> **Records for the exercise**
+--
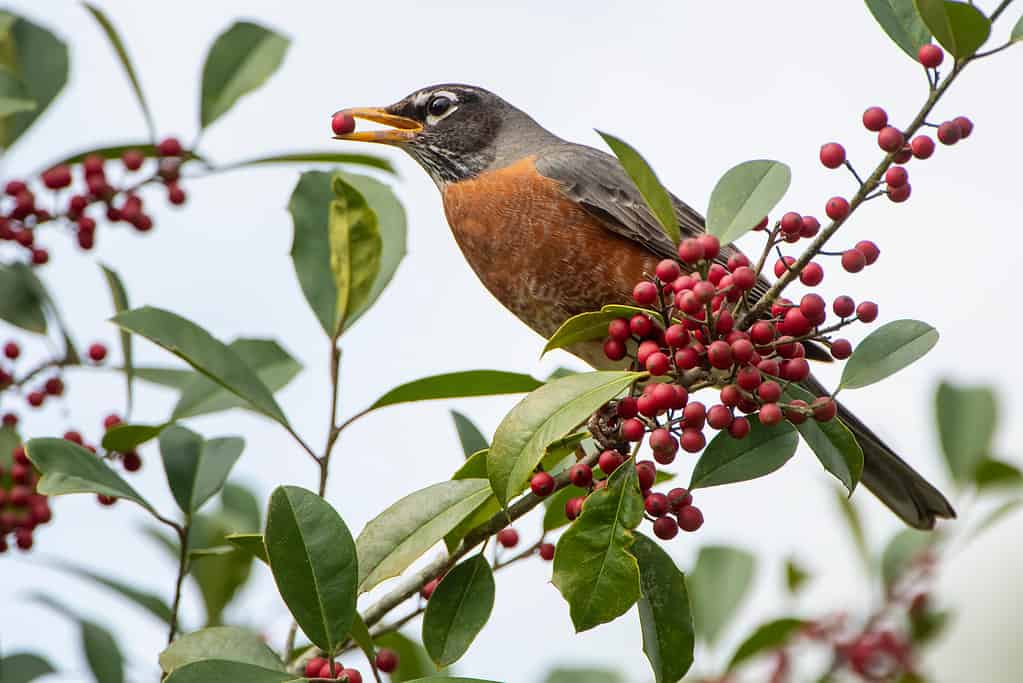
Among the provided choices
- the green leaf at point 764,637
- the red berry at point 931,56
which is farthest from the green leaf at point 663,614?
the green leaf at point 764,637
+--
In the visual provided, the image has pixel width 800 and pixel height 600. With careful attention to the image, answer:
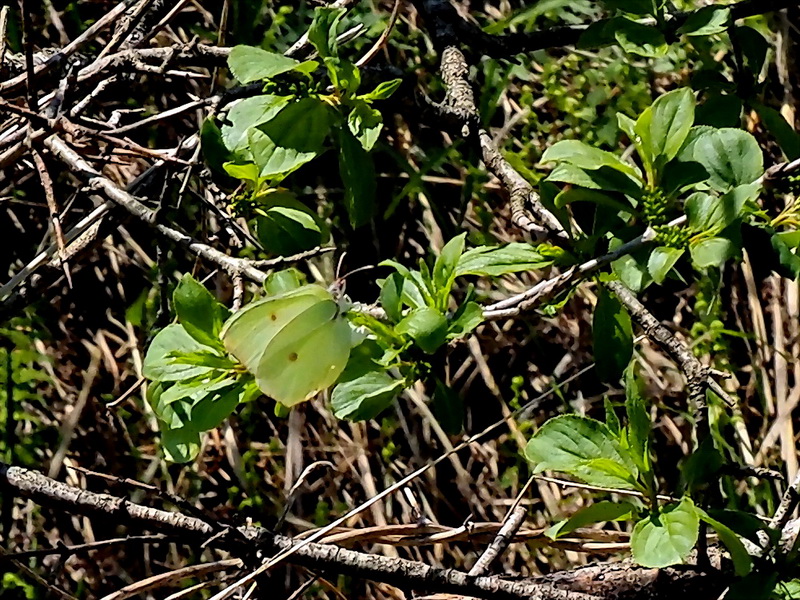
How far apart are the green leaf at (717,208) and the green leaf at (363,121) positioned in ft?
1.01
+--
> **Task goal**
From the records above, collect every line that contains the string "provided". Case counts.

> **Result of this exercise**
Among the provided choices
In the visual provided, the image has pixel width 800 and pixel height 600. With careful attention to the image, answer:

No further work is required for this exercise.